■ **Tasks to complete**
**A.** In the blog excerpt about commercials and skiing, where did the writer first learn to ski?
**B.** Carry the blog excerpt about commercials and skiing forward, starting right after its final sentence.

■ **Study text**
4) As far as the commercials go, erectile dysfunction and emasculation (the beer commercial) seem to have been the order of the day. I'm sure a whole psychological study could be done on that... No doubt O'Reilly is chomping at the bit to emasculate a few liberals under the pretext that the Lefties are responsible for the moral decline of the Superbowl halftime show. Stay tuned.

Meanwhile, I am still dreaming of the giant improvement in skiing I made over the weekend. For the last twenty-plus years, since my days first learning to ski on the Austrian alps with hubby-to-be, I have been hanging out at the same intermediate plateau. But this weekend I just took it to the next level. The fall on Saturday helped. The minus ten degrees on the top of the mountain made for a sheet of ice that no amount of desperate flailing could help halt Anna Bloviation's head-first vertical descent down the mountain. "Well honey," I said to myself, "you might as well just enjoy the ride." In this relaxed state, my body took over the reigns from my terrified brain and then, wow, it wasn't so bad! I landed about twenty feet below hubby, who with classic Austrian encouragement said, "You keep pooting your veight on the back ski. Dhat's why you fell," and proceeded to ski on. I won't bore you with all of the expletives that followed him down the hill but unlike all the other times I got up only to put my 'veight' on my back ski again, I listened. No, not to hubby. To my body that had just offered me up an epiphany. Whereas my mind had been screaming bad advice at me for the last twenty years i.e. "Oh jesus freezing christ, what the hell do you think you're doing way up here California girl!" my body, it turns out, possesses all of the calm, rational skills to keep itself alive in dangerous situations.

■ **Given information**

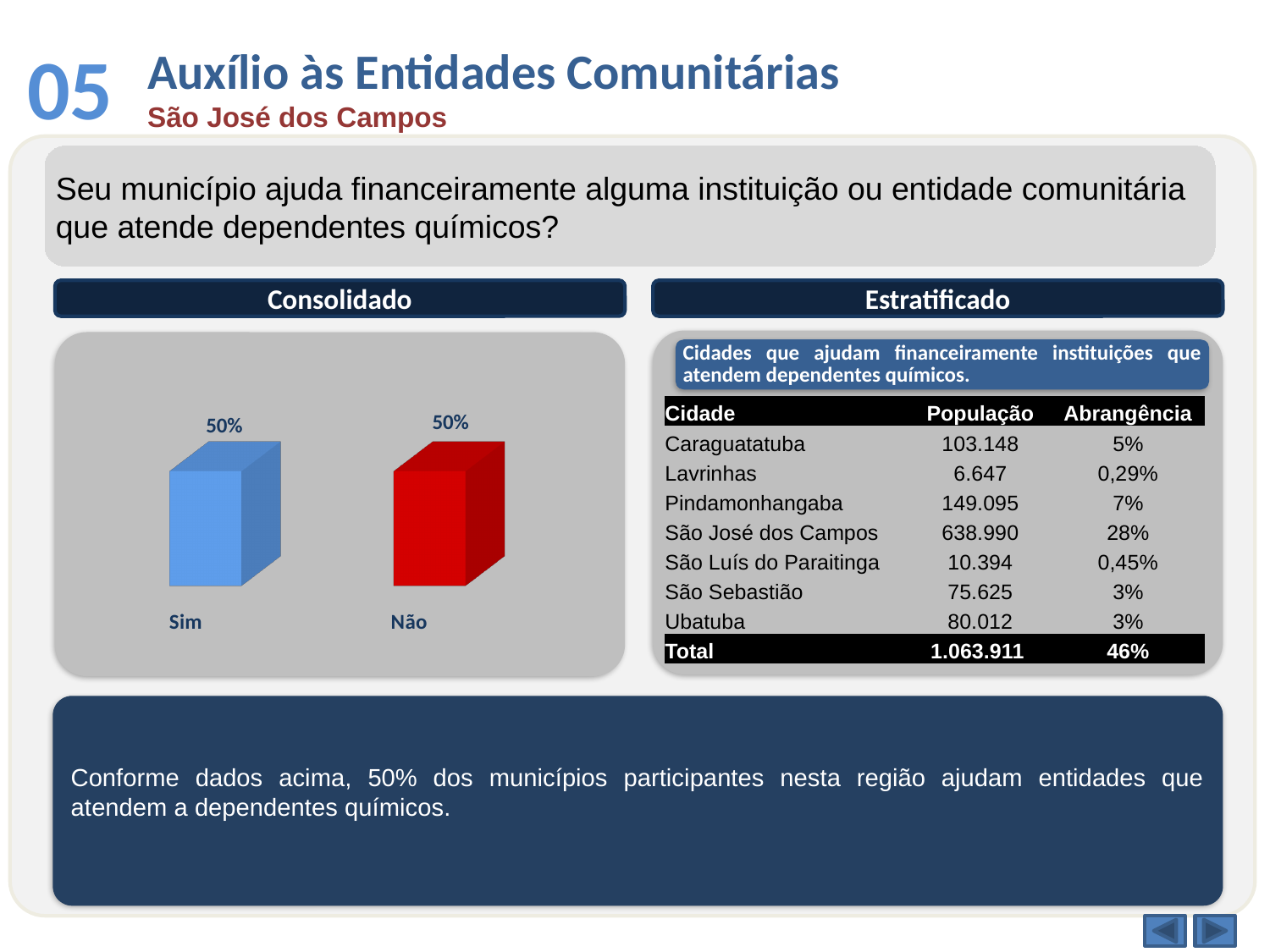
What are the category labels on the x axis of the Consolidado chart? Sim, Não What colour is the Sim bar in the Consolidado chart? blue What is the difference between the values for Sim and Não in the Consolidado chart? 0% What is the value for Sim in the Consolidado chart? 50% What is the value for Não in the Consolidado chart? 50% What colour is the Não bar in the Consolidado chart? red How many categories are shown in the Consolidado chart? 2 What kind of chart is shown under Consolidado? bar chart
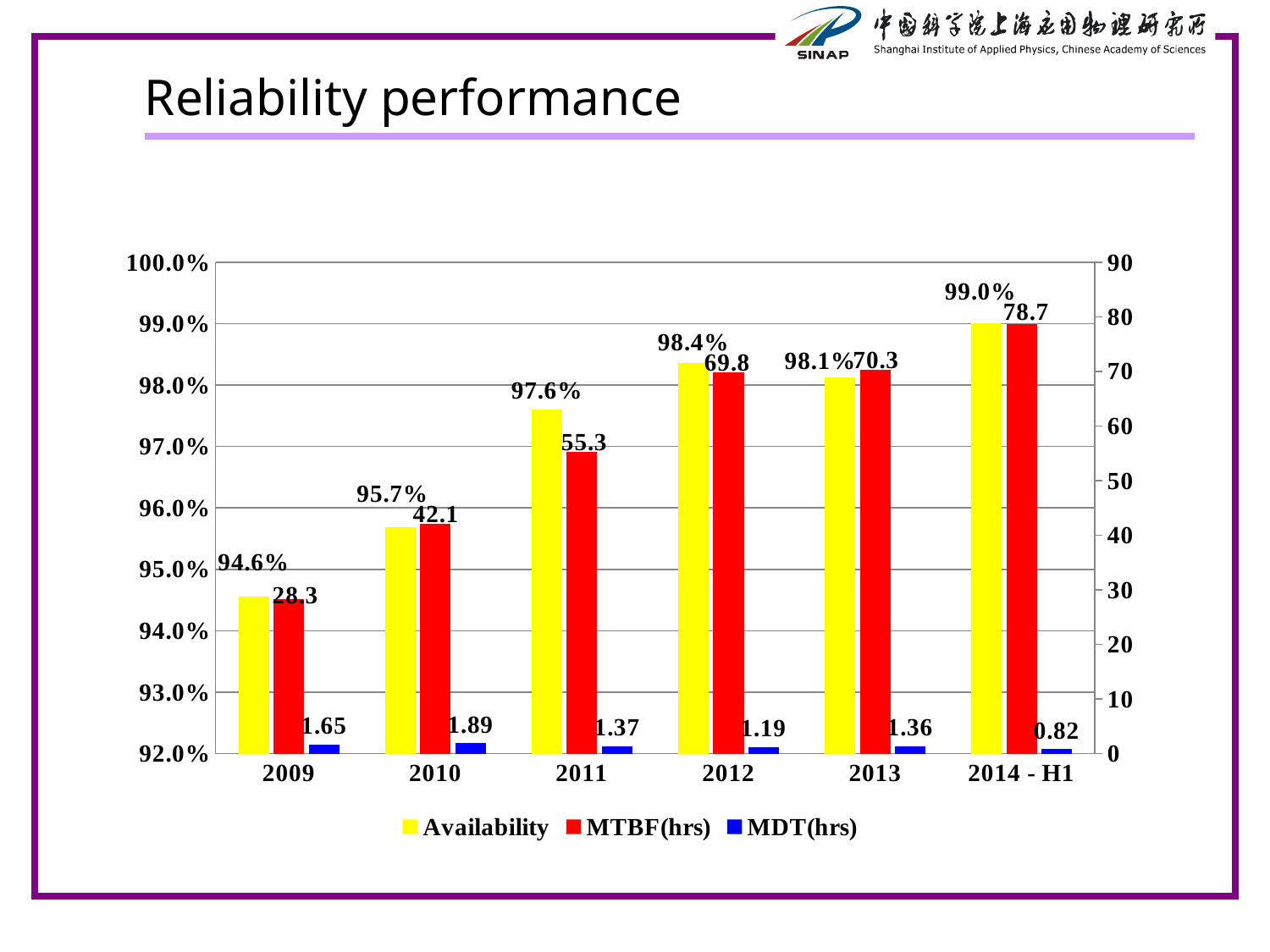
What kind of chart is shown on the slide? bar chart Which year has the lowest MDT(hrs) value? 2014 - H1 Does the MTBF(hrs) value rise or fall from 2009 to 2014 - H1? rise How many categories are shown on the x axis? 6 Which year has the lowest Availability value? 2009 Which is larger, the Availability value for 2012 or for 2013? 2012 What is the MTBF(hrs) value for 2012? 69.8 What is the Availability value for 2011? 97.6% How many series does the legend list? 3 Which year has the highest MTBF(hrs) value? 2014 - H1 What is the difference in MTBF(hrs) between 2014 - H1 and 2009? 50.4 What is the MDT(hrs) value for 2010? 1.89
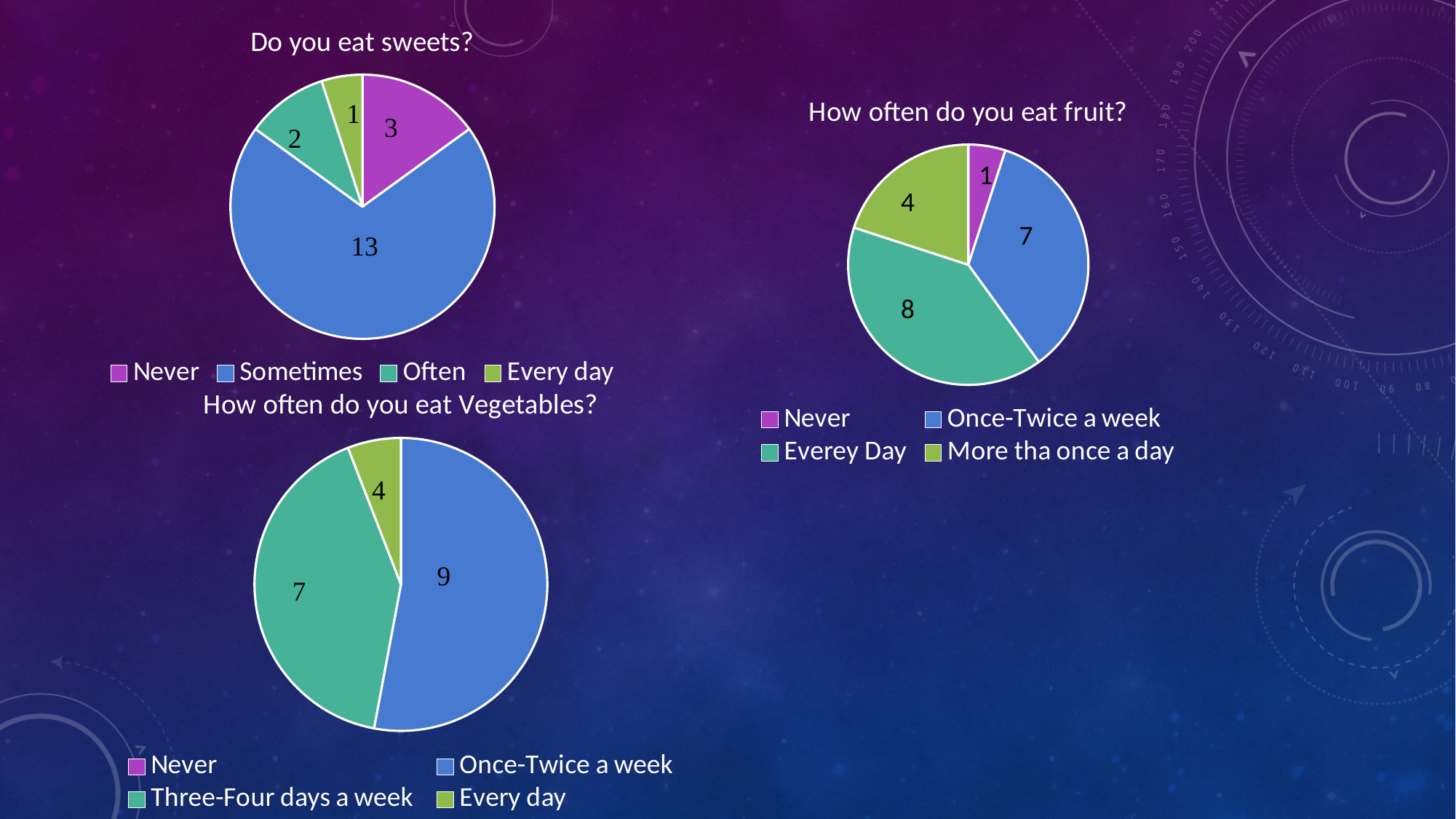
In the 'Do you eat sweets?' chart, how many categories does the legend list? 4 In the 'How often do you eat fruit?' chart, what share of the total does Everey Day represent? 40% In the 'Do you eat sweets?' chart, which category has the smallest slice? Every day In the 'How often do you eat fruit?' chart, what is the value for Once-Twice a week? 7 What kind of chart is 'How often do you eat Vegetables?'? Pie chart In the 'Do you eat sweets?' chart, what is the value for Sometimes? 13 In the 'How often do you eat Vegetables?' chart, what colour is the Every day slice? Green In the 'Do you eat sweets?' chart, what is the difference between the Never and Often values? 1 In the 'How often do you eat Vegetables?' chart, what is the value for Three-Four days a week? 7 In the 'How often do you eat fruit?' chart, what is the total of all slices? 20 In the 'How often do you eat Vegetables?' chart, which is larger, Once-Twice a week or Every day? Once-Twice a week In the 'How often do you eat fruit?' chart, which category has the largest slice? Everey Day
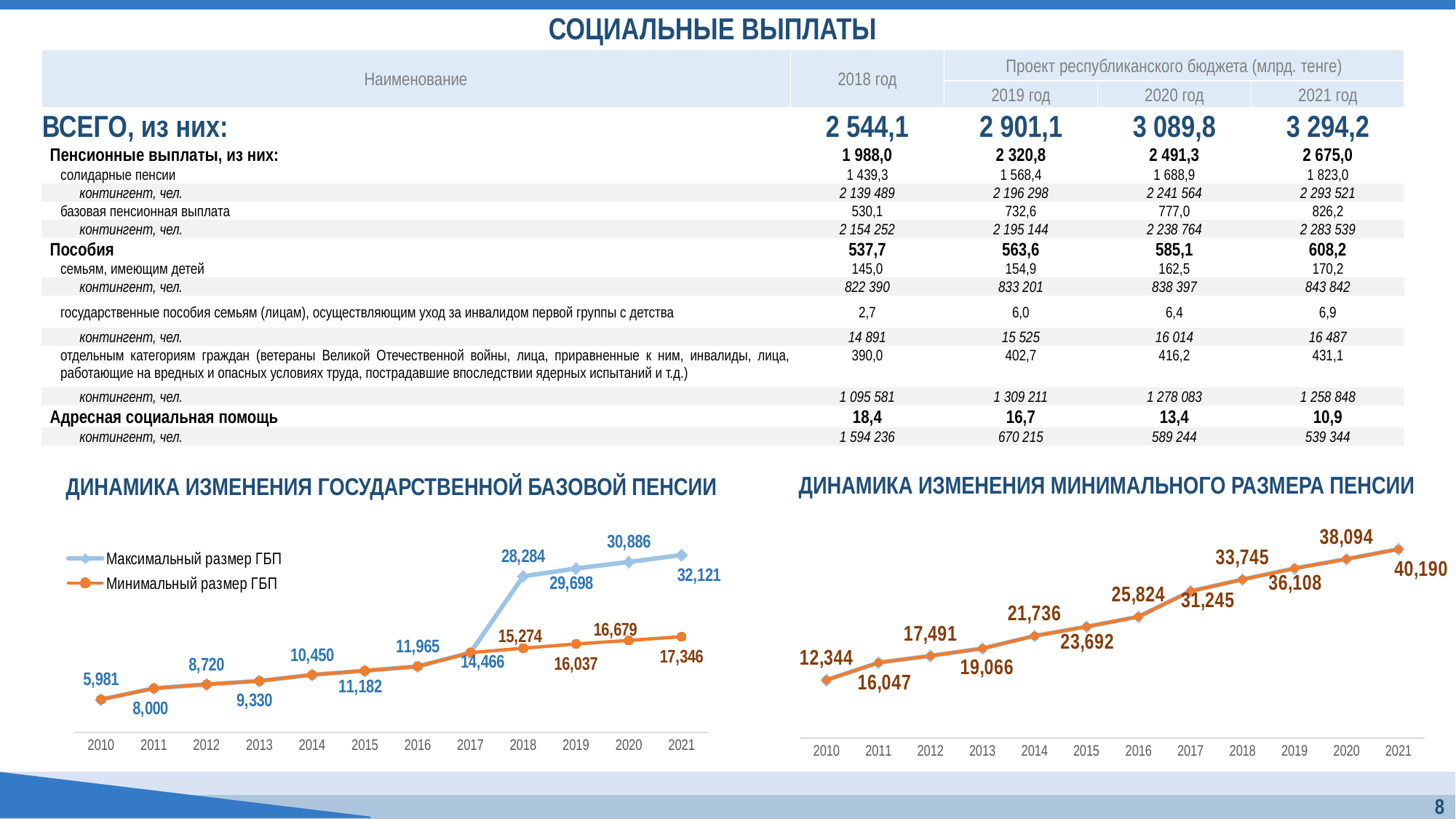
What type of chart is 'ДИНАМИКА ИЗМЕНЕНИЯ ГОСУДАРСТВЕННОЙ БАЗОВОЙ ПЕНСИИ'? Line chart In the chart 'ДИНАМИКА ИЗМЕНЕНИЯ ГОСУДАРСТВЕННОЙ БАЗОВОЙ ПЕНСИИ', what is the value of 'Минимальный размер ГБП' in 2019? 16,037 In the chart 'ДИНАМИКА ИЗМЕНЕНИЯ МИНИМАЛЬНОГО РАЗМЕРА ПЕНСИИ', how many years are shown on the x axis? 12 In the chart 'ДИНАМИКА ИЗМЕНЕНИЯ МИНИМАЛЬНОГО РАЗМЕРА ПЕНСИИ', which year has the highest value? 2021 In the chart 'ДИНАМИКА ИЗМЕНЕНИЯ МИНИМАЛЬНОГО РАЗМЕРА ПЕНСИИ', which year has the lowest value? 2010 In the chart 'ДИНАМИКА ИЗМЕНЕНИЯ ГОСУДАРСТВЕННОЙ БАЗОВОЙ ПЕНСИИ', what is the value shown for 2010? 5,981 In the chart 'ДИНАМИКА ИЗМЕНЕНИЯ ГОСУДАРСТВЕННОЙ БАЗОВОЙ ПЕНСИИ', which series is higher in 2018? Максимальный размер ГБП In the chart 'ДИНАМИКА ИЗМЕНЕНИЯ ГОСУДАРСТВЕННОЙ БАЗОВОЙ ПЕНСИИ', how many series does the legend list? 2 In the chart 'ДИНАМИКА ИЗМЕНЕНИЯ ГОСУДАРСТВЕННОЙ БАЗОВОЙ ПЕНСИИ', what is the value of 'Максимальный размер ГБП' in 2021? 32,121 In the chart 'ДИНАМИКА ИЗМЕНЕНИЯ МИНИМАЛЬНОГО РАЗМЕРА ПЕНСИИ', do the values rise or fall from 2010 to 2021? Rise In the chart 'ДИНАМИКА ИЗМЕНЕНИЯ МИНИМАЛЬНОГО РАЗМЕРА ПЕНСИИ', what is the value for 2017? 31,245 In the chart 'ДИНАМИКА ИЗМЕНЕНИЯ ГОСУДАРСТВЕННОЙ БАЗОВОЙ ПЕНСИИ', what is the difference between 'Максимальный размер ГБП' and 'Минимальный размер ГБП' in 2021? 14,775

■ **Solved tasks**
**A.** On the Austrian alps, with hubby-to-be.

**B.**
I leaned my body down the mountain and hurtled forward. "I have faith in you body!" I yelled. And sure enough it did all of the things that are counter-intuitive to a mind that wasn't introduced to skiing until its twenties and is now going very fast down a double-black-diamond course. I kept my shoulders facing squared to the bottom of the mountain and leaned my weight forward onto the downhill ski (if you've ever hiked, you know that your body naturally leans backwards as you descent a mountain). When I wanted to turn I gently took the weight off the downhill ski and began putting it onto the other ski. And so on and so forth. The conditions were still icy and so I was going faster than I would normally want to go but the laws of physics were proving to hold true even for Anna Bloviation's. Hoola look at me ski...Or, it's never too late to teach an old dog a new trick.